# start of INFORMATION SUPPLIED

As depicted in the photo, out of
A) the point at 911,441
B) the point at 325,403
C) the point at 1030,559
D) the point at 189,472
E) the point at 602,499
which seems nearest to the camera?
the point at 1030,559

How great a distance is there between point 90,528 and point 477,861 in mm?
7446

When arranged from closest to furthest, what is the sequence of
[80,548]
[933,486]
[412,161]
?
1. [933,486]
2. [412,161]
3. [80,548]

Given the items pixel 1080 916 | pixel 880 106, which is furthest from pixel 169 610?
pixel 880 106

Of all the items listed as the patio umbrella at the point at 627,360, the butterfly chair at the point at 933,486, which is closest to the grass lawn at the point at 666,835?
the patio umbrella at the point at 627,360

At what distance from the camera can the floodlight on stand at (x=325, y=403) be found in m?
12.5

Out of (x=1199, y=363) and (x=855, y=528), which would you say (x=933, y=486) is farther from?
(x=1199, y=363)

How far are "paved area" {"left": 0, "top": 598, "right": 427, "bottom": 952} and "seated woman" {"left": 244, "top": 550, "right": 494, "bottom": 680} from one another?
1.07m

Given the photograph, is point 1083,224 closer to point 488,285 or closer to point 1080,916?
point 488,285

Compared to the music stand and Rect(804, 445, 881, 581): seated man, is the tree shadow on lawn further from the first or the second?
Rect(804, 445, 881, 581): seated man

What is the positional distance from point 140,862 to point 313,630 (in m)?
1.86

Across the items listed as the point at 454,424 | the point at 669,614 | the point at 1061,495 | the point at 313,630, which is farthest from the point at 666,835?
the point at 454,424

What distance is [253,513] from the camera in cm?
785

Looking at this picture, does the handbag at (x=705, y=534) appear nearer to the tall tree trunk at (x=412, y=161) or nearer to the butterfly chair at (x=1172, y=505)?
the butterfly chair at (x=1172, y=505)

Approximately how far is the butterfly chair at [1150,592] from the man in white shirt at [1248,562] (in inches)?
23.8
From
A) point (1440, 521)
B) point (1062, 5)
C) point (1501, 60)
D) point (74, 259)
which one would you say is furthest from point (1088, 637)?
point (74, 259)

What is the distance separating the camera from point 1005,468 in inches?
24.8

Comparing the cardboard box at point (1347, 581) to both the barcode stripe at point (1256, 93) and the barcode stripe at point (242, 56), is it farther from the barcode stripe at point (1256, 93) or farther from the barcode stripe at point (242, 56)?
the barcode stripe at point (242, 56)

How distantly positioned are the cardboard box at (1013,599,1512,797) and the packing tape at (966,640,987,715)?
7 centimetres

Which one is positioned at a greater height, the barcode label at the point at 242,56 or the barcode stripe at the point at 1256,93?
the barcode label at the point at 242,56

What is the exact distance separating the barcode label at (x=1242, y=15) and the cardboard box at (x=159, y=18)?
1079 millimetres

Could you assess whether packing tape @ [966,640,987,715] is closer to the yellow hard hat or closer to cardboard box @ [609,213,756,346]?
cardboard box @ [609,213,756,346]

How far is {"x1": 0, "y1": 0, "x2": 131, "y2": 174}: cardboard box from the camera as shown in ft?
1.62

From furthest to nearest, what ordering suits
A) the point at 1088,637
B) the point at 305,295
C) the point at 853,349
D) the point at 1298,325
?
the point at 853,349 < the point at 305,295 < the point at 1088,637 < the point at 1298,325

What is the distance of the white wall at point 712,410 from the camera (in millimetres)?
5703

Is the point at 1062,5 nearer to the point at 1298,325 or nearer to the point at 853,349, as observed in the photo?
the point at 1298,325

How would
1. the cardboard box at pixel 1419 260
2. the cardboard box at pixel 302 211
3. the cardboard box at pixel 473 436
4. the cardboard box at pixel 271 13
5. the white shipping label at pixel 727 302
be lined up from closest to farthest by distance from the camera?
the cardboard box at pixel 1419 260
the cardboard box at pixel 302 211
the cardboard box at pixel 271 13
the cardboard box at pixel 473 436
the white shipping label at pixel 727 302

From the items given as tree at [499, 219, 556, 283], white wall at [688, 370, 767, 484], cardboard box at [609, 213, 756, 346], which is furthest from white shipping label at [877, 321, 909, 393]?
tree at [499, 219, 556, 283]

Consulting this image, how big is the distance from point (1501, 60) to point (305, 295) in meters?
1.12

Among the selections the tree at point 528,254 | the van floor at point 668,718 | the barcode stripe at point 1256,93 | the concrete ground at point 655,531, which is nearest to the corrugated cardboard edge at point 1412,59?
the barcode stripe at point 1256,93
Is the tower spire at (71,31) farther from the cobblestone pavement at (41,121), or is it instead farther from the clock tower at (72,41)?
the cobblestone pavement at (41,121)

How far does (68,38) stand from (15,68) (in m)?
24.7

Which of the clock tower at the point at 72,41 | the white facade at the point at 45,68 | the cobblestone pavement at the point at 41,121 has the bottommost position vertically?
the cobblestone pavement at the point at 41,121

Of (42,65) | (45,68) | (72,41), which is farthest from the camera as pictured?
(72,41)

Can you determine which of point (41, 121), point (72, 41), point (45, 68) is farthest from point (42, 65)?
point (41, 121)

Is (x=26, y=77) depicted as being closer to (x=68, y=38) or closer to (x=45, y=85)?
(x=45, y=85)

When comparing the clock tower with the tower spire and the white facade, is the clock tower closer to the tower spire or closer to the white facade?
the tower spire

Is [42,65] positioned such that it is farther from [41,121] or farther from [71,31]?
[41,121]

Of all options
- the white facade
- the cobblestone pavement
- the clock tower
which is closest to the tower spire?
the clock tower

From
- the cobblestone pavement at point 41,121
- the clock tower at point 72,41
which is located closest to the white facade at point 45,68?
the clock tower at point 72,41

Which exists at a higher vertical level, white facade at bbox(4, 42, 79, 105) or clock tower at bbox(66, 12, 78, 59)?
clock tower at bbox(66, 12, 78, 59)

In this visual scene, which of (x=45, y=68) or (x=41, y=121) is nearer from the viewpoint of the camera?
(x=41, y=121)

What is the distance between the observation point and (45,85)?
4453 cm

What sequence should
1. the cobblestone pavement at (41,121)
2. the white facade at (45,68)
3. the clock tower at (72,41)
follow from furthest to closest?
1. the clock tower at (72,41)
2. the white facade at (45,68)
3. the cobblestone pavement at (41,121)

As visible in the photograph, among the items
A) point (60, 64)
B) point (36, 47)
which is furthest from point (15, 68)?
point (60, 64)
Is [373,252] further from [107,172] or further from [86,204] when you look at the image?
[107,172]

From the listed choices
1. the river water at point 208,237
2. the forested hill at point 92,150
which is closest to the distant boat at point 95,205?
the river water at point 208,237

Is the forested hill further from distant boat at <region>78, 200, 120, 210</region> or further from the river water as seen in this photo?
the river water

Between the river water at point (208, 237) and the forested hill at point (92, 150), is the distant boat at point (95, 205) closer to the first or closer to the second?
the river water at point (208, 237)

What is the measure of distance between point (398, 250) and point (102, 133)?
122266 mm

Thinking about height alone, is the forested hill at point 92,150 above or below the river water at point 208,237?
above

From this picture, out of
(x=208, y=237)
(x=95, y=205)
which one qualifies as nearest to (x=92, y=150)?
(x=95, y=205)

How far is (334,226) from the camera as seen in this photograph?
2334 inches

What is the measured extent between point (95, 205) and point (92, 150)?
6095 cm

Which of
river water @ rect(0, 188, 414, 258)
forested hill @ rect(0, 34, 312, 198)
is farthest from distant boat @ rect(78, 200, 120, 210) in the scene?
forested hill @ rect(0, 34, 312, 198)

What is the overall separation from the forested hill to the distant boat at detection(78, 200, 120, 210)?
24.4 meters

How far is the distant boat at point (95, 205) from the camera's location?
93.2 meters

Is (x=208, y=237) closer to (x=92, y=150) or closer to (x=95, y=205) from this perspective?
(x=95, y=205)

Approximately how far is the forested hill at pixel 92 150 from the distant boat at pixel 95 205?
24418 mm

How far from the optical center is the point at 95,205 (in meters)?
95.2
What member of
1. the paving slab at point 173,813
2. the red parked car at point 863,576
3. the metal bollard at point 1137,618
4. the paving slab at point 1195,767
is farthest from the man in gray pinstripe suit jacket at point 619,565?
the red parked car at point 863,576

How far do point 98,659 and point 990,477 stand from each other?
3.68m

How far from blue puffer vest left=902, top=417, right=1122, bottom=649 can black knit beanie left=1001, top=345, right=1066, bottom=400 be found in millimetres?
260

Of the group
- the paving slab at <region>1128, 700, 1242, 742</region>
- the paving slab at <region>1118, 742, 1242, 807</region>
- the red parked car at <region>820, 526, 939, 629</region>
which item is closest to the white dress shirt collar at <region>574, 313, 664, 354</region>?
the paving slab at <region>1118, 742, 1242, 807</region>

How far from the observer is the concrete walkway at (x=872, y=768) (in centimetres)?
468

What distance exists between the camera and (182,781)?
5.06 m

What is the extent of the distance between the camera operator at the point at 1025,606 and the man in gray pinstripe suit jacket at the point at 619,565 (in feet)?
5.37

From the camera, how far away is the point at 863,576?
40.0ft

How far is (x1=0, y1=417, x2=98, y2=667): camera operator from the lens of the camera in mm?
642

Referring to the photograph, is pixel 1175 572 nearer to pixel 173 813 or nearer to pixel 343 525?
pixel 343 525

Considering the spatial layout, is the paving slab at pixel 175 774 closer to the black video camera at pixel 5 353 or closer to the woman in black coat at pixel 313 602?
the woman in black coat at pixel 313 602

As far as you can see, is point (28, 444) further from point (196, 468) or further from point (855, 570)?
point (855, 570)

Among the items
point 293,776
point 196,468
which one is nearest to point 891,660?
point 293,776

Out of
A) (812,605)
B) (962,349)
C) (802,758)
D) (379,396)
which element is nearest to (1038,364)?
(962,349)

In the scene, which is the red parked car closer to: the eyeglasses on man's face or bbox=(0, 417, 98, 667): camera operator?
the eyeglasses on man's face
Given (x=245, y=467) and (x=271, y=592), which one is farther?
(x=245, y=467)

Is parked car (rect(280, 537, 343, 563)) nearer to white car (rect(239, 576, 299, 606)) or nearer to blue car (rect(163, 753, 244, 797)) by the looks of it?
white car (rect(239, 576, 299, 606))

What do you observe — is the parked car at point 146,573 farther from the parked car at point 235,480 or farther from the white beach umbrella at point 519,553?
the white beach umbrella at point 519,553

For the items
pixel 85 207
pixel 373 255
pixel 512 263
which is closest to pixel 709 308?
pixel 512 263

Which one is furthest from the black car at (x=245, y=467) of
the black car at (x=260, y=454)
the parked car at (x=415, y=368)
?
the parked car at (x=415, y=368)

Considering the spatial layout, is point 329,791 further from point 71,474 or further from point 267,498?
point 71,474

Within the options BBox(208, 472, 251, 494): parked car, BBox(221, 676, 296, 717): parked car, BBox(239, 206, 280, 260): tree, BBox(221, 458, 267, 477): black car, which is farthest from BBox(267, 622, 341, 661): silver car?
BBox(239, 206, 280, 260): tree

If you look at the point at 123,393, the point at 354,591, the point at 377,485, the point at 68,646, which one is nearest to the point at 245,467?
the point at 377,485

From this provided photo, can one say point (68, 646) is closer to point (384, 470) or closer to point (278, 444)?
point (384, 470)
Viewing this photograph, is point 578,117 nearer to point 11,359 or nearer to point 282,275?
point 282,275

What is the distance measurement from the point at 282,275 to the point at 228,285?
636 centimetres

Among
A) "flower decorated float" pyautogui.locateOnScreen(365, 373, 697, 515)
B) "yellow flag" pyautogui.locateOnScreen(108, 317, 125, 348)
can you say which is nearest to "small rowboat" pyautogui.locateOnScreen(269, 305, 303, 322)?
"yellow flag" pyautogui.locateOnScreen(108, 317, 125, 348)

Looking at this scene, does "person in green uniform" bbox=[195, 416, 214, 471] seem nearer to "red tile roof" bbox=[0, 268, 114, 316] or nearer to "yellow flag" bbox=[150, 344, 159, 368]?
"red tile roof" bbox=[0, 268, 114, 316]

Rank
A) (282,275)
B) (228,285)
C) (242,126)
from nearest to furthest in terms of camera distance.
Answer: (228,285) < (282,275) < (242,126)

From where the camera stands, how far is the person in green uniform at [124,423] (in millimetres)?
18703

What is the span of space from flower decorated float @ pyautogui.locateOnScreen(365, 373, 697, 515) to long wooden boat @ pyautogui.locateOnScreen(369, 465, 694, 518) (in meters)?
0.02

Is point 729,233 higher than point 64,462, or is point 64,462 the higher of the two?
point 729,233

# end of INFORMATION SUPPLIED

*PROBLEM TO WORK ON*.
Convert the records starting with the line containing "Which one is positioned" and going on through the line containing "1079 millimetres" into a two-column CSV with the headers text and answer. Give one row per record, put each field in double quotes, and replace any line breaks with spaces.

*CORRECT RESPONSE*.
text,answer
"Which one is positioned at a greater height, the barcode label at the point at 242,56 or the barcode stripe at the point at 1256,93?","the barcode label at the point at 242,56"
"What is the exact distance separating the barcode label at (x=1242, y=15) and the cardboard box at (x=159, y=18)?","1079 millimetres"